Dissolver 17 g de nitrato de prata (AgNO3) em água e diluir a 1 L.

B-5 PROCEDIMENTO
B-5.1 Se a amostra for alcalina, adicionar H2SO4 (1:1), gota a gota, a 10 mL
de amostra para ajustar o pH a valor menor que 3,0. Colocar 1 gota de amostra
e 1 gota para servir de branco, em cavidades diferentes. Adicionar 1 gota da
solução de MBTH e 1 gota da solução oxidante de FeCl3 em cada cavidade.

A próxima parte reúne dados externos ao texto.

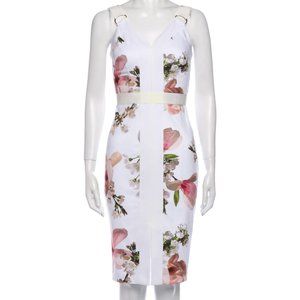 TED BAKER Floral Print Knee-Length Dress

Esperar 10 minutos para o desenvolvimento da cor. A cor muda de amarelo-
esverdeada para verde profundo, com tonalidades azul-esverdeada a azul, para
altas concentrações de aldeído. O branco deve permanecer amarelo. A
sensibilidade do teste é de aproximadamente 0,2 mg/L de CH2O.

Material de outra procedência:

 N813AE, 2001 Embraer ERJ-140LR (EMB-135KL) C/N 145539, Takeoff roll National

B-5.2 Método do nitrato de prata
B-5.2.1 Adicionar solução de nitrato de prata, gota a gota, na amostra e
retestar na placa de teste. Para cada gota de solução de AgNO3 adicionada,
adicionar 2 gotas de solução de EDTA. Um miligrama de CH2O/100 mL de amostra
requer aproximadamente 2 gotas de solução de AgNO3 e 4 gotas de solução de
EDTA.
B-5.2.2 O nitrato de prata pode também precipitar algum tiocianato, se
presente na amostra. Para evitar, adicionar algumas gotas de amoníaco
concentrado. No caso da solução de AgNO3 ter sido adicionada em excesso e
ocorrer precipitação de AgCN, hidróxido de amoníaco pode ser adicionado após
a remoção do CH2O, a fim de solubilizar os íons CN- e precipitado escuro
formado é prata metálica e pode ser filtrada se a turbidez vier a interferir
com o método.
B-5.3 Método da etileno diamina
B-5.3.1 Adicionar 2 mL de solução de etileno diamina para cada 100 mL de
amostra usada na determinação de cianetos. Esta quantidade é apropriada para
superar a interferência causada pela presença de CH2O até 50 mg/L.

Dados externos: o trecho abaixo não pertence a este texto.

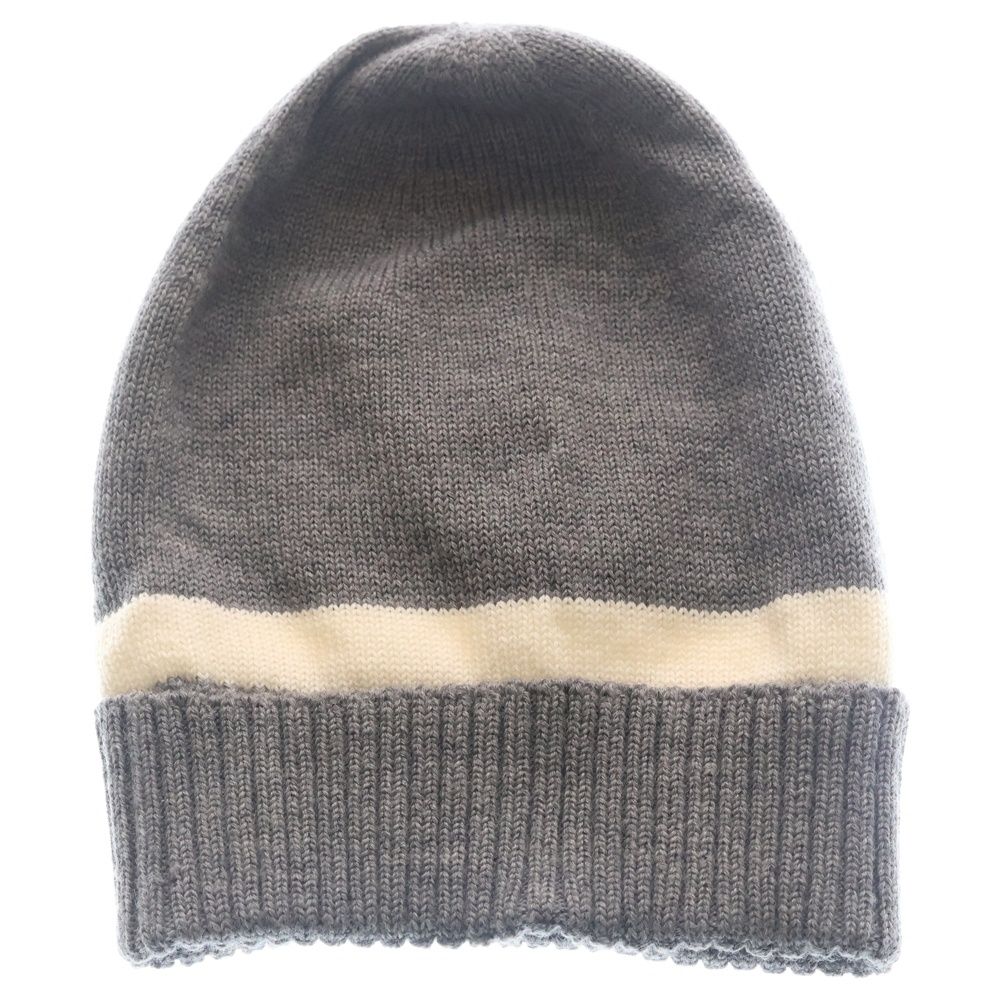Gucci Double Knit Hat Gray White — view 2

B-5.4 Na avaliação dos métodos de análise de cianetos, não se deve esperar
necessariamente uma recuperação de 100 % de cianetos, quando da remoção dos
aldeídos interferentes. A recuperação vai depender do excesso de CH2O que
estiver presente, do tempo de contato e da temperatura da amostra.